Wird man durch #MeToo als Sänger vorsichtiger?
Klar, wird man im Beruf in Zeiten wie diesen wachsamer und überlegt sich jede noch so kumpelhaft gemeinte Berührung bei Damen zweimal. Allerdings sind es nicht immer nur die ach so bösen Männer, die oft die ersten, eindeutigen Schritte setzen. Ich weiß als wohl wirklich sehr anständiger Kollege, wovon ich spreche. Aber wirklichen, sexuellen Missbrauch muss man strafrechtlich verfolgen. Ich wehre mich nur gegen eine immer hysterischer werdende Gesellschaft der Denunzianten und gutmenschlichen Blockwarte. Bei allem Respekt den wirklichen Opfern gegenüber irritieren mich daher auch diese oft sehr späten Anschuldigen, speziell dann, wenn Dinge nicht ganz so liefen wie vielleicht erhofft.
Zurück zu Schönerem: Ihrem Debüt als Wotan bei Wagners „Ring“ in Bayreuth.

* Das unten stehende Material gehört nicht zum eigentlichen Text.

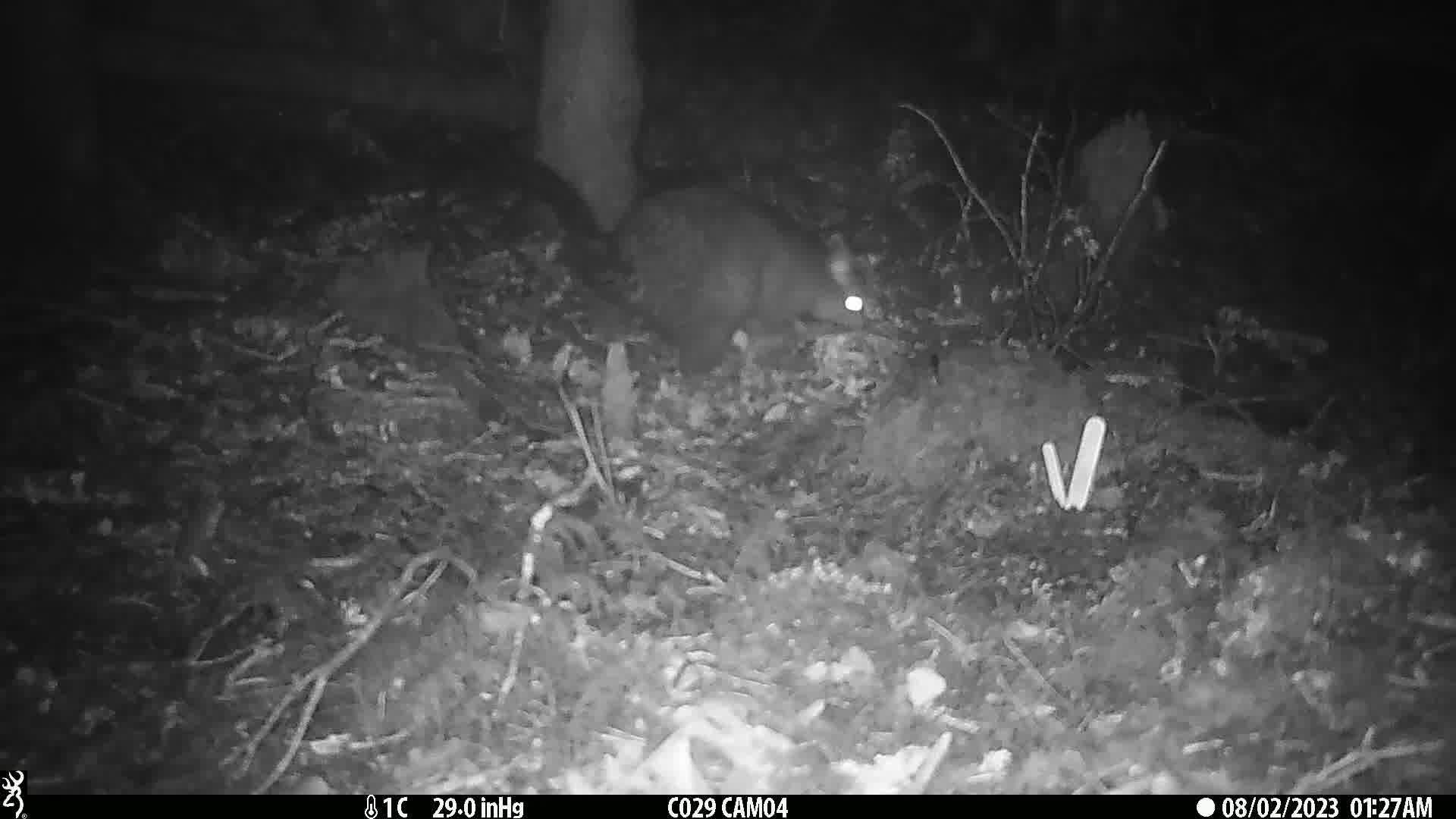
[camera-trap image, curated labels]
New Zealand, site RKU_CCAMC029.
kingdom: Animalia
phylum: Chordata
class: Mammalia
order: Diprotodontia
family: Phalangeridae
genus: Trichosurus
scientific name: Trichosurus vulpecula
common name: common brushtail possum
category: possum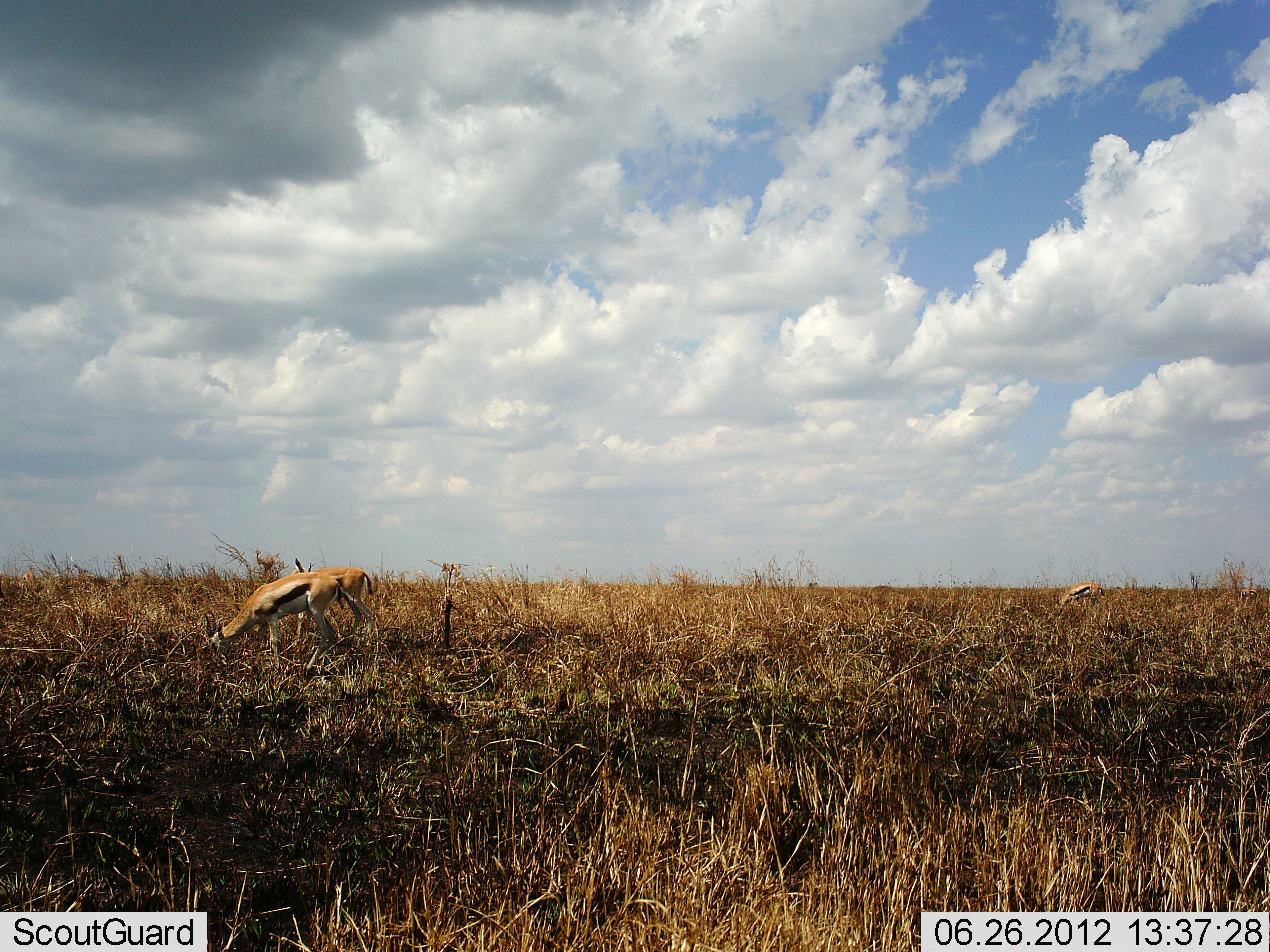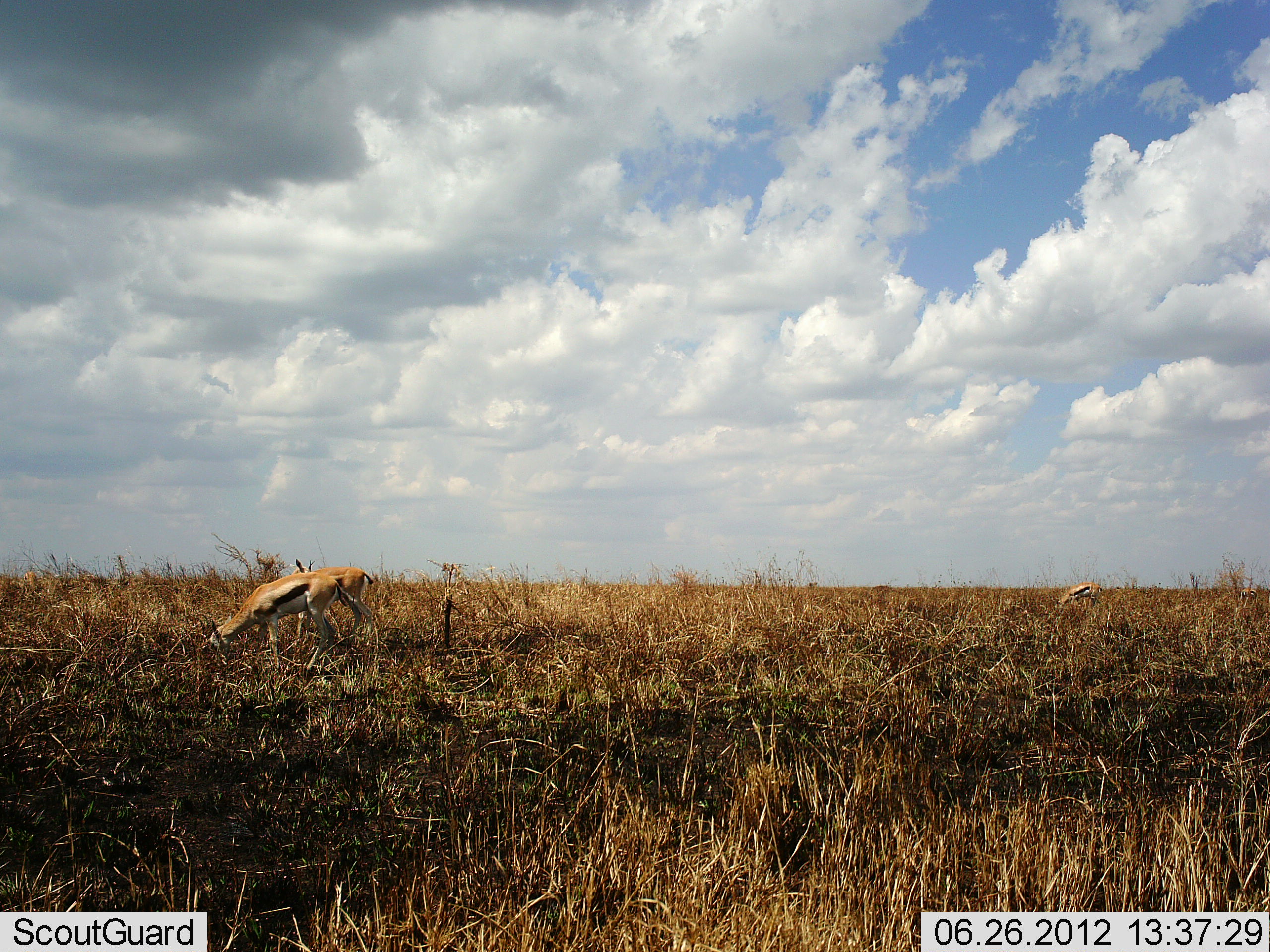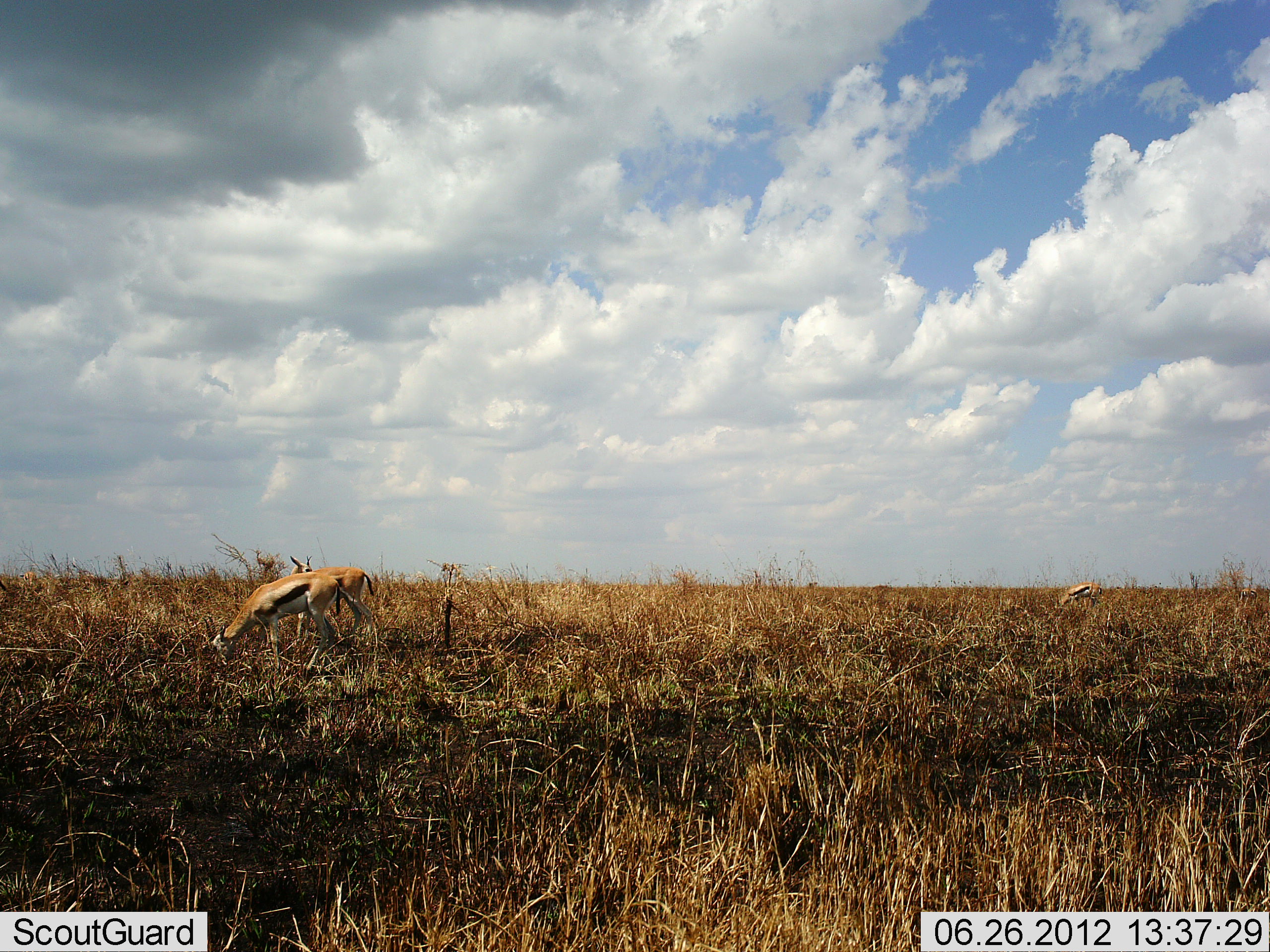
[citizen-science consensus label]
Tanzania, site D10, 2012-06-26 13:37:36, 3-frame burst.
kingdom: Animalia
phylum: Chordata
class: Mammalia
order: Artiodactyla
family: Bovidae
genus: Eudorcas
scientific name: Eudorcas thomsonii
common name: thomson's gazelle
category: gazellethomsons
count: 3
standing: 20%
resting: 0%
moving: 0%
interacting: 0%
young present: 0%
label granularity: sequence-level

Das ist eine gewaltige Aufgabe, fast so wie mein Debüt als Ochs (in Richard Strauss’ „Rosenkavalier“,bei den Salzburger Festspielen 2014, Anm.), aber hoch drei. Denn der Wotan sind ja drei Debüts. Ich treffe demnächst Regisseur Valentin Schwarz. Wir werden schauen, dass wir eine coole Inszenierung schaffen. Und für mich gilt auch dabei: Geht nicht, gibt’s nicht.